All that work and you still haven’t started telling your story! All that preparation and the first thing your editor does is chop it all out. All those painstaking details and it gets thrown away. Really, I have seen psychological evaluations that run as long as forty pages. And all for just a single person. And that doesn’t even include a comprehensive background or family history. You argue and agonize and complain and try to sneak the material back in, maybe even dump your editor and find a new one because you think your writing was brilliant and detailed.
It doesn’t matter how meticulous or brilliant any writing is that went into background because that is all it is—background. Any time you try to explain things to prepare the reader for what will happen merely takes away from how much time and space you have to show the reader what is happening—the true action of the story. How do you avoid this common pitfall?

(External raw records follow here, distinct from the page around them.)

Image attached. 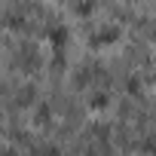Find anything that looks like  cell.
Instances as JSON below:
<instances>
[{"mask_svg":"<svg viewBox=\"0 0 156 156\" xmlns=\"http://www.w3.org/2000/svg\"><path fill=\"white\" fill-rule=\"evenodd\" d=\"M113 37H116V28H104L101 34H98V43L104 46V43H113Z\"/></svg>","mask_w":156,"mask_h":156,"instance_id":"obj_2","label":"cell"},{"mask_svg":"<svg viewBox=\"0 0 156 156\" xmlns=\"http://www.w3.org/2000/svg\"><path fill=\"white\" fill-rule=\"evenodd\" d=\"M67 37H70V31H67L64 25H58V28H49V43H52L55 49H61V46L67 43Z\"/></svg>","mask_w":156,"mask_h":156,"instance_id":"obj_1","label":"cell"},{"mask_svg":"<svg viewBox=\"0 0 156 156\" xmlns=\"http://www.w3.org/2000/svg\"><path fill=\"white\" fill-rule=\"evenodd\" d=\"M89 104H92L95 110H98V107H107V95H101V92H98V95H92V101H89Z\"/></svg>","mask_w":156,"mask_h":156,"instance_id":"obj_3","label":"cell"}]
</instances>
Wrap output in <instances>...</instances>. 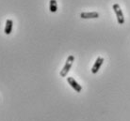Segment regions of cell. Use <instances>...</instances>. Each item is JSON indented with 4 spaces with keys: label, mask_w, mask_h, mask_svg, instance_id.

When I teach fiction writing, I encourage students to imagine they are in their character’s shoes—whichever character’s point of view it is—and provide descriptions for anything as the character encounters it. For instance, don’t describe a house until your character sees it, from approach to entry. That way, your reader sees the house from the character’s perspective. Refrain from describing anything inside the house until the character has opened the door and looked in. Don’t describe the upstairs rooms if the character is moving around in the kitchen—unless your character is thinking of the upstairs rooms. If your character never sees the basement, there’s no need to describe it. Unless you have another character who’s thinking of the basement or is in the basement. It’s the same thing with characters encountering other characters. If the character knows nothing about another character and you’re setting them up to meet, don’t describe the second character until your first character sees him or her. That way, your reader also sees others through your character’s eyes. That way, you can introduce action and dialogue from the very start of your story instead of providing details that the reader is likely to forget as the story progresses.
It’s somewhat different with novels, of course, but it also depends on the type of novel you are writing. If you can carry on a brilliant dissertation on the creation and evolution of an island over a thousand years before it becomes populated with people the way Michener did, then, by all means, go right ahead. Otherwise, cut it short. After all, not everyone is a huge fan of Michener.